_Task description_
Exact copies of the lines from the line containing "content_type: image/svg+xml" through the last line of the entries below are the whole answer.
(Available data begins)
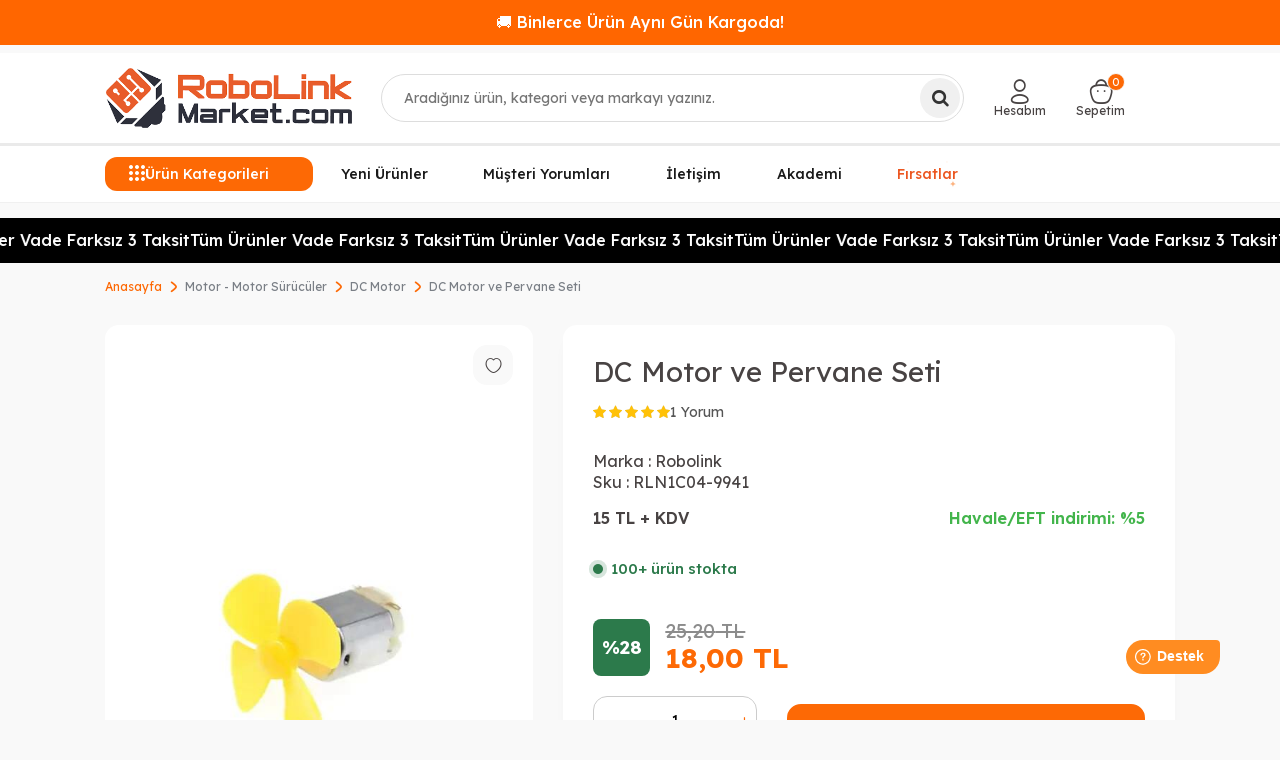

--- FILE ---
content_type: image/svg+xml
request_url: https://witcdn.robolinkmarket.com/Data/EditorFiles/footerimgs/master-securecode.svg
body_size: 1134
content:
<?xml version="1.0" encoding="UTF-8"?>
<svg xmlns="http://www.w3.org/2000/svg" id="katman_1" version="1.1" viewBox="0 0 170 32">
  <defs>
    <style>
      .st0, .st1 {
        fill: #fff;
      }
(Available data ends)
_Response box_
content_type: image/svg+xml
request_url: https://witcdn.robolinkmarket.com/Data/EditorFiles/footerimgs/master-securecode.svg
body_size: 1134
content:
<?xml version="1.0" encoding="UTF-8"?>
<svg xmlns="http://www.w3.org/2000/svg" id="katman_1" version="1.1" viewBox="0 0 170 32">
  <defs>
    <style>
      .st0, .st1 {
        fill: #fff;
      }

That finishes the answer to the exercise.